Described by former members as “the Phoenix Nights of its day”, the Winwick Road club first opened in 1952. It became the “go-to” place for workers on the gas site, as well as the local community.
But, struggling to compete against the increasingly easy availability of cheaper, shop-bought alcohol, and the falling popularity of such venues, it closed its doors for the last time in 2012.
Now gas network Cadent, which owns the gas depot and wider site the derelict building sits on, is demolishing it so that a new single-storey office facility can be built for its employees.
To mark the ccasion, senior Cadent engineers Mark Berry and Nick Jerman invited former committee members to have a last look around and retrieve some mementoes that remained inside.
The trio – Dave Peers, 57, Ronnie Park, 77, and Dave Ovington, 73 – beamed with obvious pride and joy as they regaled the current Cadent team with memories from the club’s heyday.
They explained that Rick Astley – from nearby Newton-le-Willows – had performed there before becoming a household name, as well as a string of great singers, comedians and other local acts.

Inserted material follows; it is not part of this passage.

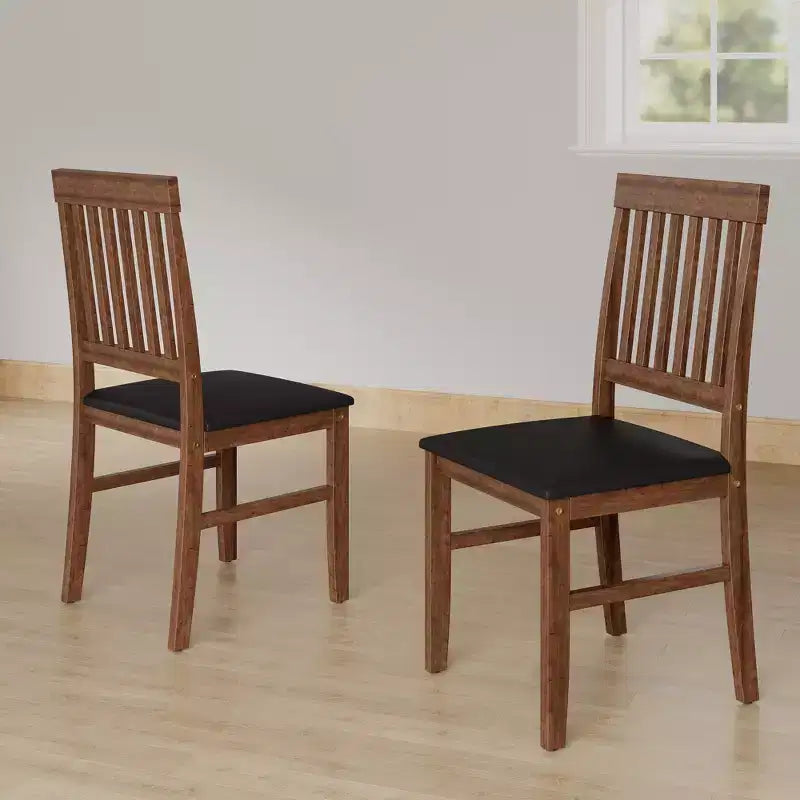 Heynemo Wooden Dining Chairs Set of 2, Modern Dining Chairs with Rubberwood Legs, 350LBS Capacity, Leather Side Seat for Kitchen, Set of 1, Brown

The venue was often bursting at the seams and was very popular for parties and other celebrations.
Dave Ovington, former treasurer, brought with him documents to show the initial membership fee was 1d, rising to 3d, taken direct from the gas workers’ wages. He had figures to show that, in 1972, the committee was given the shock news that prices were rising – bottled Guinness was to go to £1.94 per dozen, pale ale up to £1.30 per dozen, and draught hiked to £10 for 66 pints…
“This was like the Phoenix Nights of its day,” said Dave Peers. “It was always a good atmosphere, popular with workers on site, and also the local community. It was just a mates club. You didn’t have WhatsApp then, you just came to the club, met your mates and had a great time.”
Work to prepare for the demolition of the building started earlier last week and, by the end of this week, it should all be down. The new office facility will be constructed in the New Year.
Warrington was a pioneer town for the introduction of gas to the UK. It established a public gas supply in 1820, becoming one of the first towns in the North West to do so. Today, 89 per cent of Warrington’s 85,140 homes use gas for central heating and cooking meals.